Me encanta perderme entre los estantes de una librería, y no me mareo ni aunque sean rebajas y dicha librería sea la delcortinglés.
Tengo distintas formas de elegir un libro que paso a enumerar sin orden de preferencia:
- Que alguien– en cuyo gusto literario confías, claro- te lo recomiende.
- Por la confianza que te inspire el autor. El caso es que yo sólo me he prometido fidelidad eterna a mi misma y vitalicia a mi sansebastian. Así que ya me puede gustar mucho García Márquez, Javier Marías, Pérez Reverte o Philipe Claudel, que cada romance con ellos tienen que currárselo mucho. Que una es fácil hasta cierto pie. A día de hoy sólo me compraría libros con los ojos cerrados de dos autoras: Ana Gavalda y Marian Keyes. Pero eso es hoy. Quizás mañana ya no. Es lo que tiene saber qué te puedes encontrar en un libro y que tu ambición puntual sea ésa y no más.
- Que te atrape el argumento. Coges uno al azar. Le das la vuelta lees la contraportada y te dices, ¡vaya tostón! o ¡me llega, me toca, me encanta! Yo elegí de esta guisa Historia de un matrimonio de Andrew Sean Greer y no me decepcionó.
- Que me enamore el título.
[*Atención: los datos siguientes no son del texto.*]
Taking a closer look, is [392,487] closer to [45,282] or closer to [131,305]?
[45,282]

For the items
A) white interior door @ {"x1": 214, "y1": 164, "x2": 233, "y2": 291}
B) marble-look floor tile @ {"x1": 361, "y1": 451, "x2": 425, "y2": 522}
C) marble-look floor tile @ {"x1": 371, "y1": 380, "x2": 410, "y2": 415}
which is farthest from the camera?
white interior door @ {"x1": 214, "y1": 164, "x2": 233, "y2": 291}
Es la forma de selección más romántica y arriesgada pero también con la que más disfruto al acertar. Si nadie habla de las cosas que importan, de Jon McGregor, o La lluvia antes de caer, de Jonathan Coe, están en mi estantería por ese flechazo.
- Acariciar las letras y sentir el pinchazo del QUIERO o el del NI HABLAR. Abres el libro no importa si por la dedicatoria, en plena trama o casi al final. Y saboreas unas líneas. Y le das la vuelta en el paladar. La duda pegajosa se queda en la conciencia, que se resuelve en casa si ganó el quiero, o duerme en la oscuridad de las decisiones no tomadas, si se llevó la victoria el ni hablar.
- Y, por último, cuando hay prisa, me confío a la editorial. Salamandra y Anagrama son mis favoritas.
Hoy he dado un paseo rápido por las estanterías delcortinglés. ¿Para qué me apuntaría yo al Círculo de Lectores? Y me he traido casi sin pensar La Cena de Herman Koch, Nieve en Otoño de Irene Némirovsky y El vals lento de las tortugas, de Katherine Pancol.
Ya os contaré qué tal.

Pues ya me dirás cuál merece la pena de los que comentas, porque no me leido ninguno..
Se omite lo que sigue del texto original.